If current chunk of data is a character stream, and this method returns undef, then marpaESLIF will either:

guess the encoding if there previous chunk of data was not a character stream,
continue with previous encoding if previous chunk of data was a character stream
$recognizerInterface->data()

Returns data content of current chunk, may be of zero size.

$recognizerInterface->isWithDisableThreshold()

Returns a boolean indicating if threshold warnings should be fired. This is called once at the very beginning of a recognizer lifetime.

$recognizerInterface->isWithExhaustion()

Returns a boolean indicating if exhaustion should trigger an exhaustion event. This is called once at the very beginning of a recognizer lifetime.

When the parse is exhausted, the normal behavior is to exit with an error if the eof flag is not set. This method is saying that an exhaustion event should be raised instead, and is used at recognizer creation step only.

$recognizerInterface->isWithNewline()

Returns a boolean indicating if line/number accounting is on. This is called once at the very beginning of a recognizer lifetime.

Error reporting can be accurate up to line and column numbers when this is happening on a character stream enabled chunk of data. This is handy, but has an extra cost on parsing performance. This method is used at recognizer creation step only.

$recognizerInterface->isWithTrack()

Returns a boolean indicating if absolute position tracking is on. This is called once at the very beginning of a recognizer lifetime.

Absolute position tracking must be on if you plan to use one of the lastCompletedOffset(), lastCompletedLength() or lastCompletedLocation() recognizer methods. The information returned by these methods is not fully reliable, because ESLIF will not check if there is a turnaround with associated internal variables.

$recognizerInterface->setRecognizer($recognizer)

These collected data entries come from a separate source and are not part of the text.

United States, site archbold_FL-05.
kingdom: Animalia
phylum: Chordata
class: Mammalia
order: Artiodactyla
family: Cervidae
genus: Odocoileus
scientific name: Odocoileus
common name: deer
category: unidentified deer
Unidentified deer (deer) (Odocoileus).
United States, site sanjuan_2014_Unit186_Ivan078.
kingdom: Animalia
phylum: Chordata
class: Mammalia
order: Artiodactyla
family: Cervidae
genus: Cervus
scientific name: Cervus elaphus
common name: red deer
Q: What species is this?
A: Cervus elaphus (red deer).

This method is not required, and only necessary if you want to use the current recognizer instance in a callback. Recognizer callbacks all run in the interface namespace, and the current recognizer might be unknown to you if you used the MarpaX::ESLIF::Grammar parse method, or ambiguous if you are sharing recognizers, using e.g. MarpaX::ESLIF::Recognizer newFrom method.

If the method setRecognizer exists in this interface, ESLIF will call it with a special MarpaX::ESLIF::Recognizer instance, that is shallowing the current recognizer.

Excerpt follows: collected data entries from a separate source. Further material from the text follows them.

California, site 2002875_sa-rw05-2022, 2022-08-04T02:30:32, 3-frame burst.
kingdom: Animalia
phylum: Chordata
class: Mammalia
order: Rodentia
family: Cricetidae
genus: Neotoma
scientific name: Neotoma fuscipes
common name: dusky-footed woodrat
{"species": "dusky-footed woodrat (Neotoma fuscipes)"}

It is then advisable to do a getRecognizer method to retreive the value, e:g:

  sub setRecognizer { my ($self, $recognizer) = @_; $self->{recognizer} = $recognizer; }
  sub getRecognizer { my ($self) = shift; $self->{recognizer} }
$recognizerInterface->resolver($action)

This method is not required, and only necessary if you want to use callbacks without polluting a package stash.

Recognizer callbacks to perl are are resolved this way:

  • If the resolved method exist, it is used to get the callback for a given action $action.

  • If the return value of the resolver is a code reference, it is used. Else it will be assumed that the callback is available in package's stash.

NOTES

The isWithDisableThreshold(), isWithExhaustion(), isWithNewline() and isWithTrack() methods are always called once at the very beginning of a recognizer processing.

The read(), encoding(), isEof() and isCharacterStream() methods are always called whenever the parser needs more data, and in this order.

AUTHOR

Jean-Damien Durand <jeandamiendurand@free.fr>

COPYRIGHT AND LICENSE

This software is copyright (c) 2017 by Jean-Damien Durand.

This is free software; you can redistribute it and/or modify it under the same terms as the Perl 5 programming language system itself.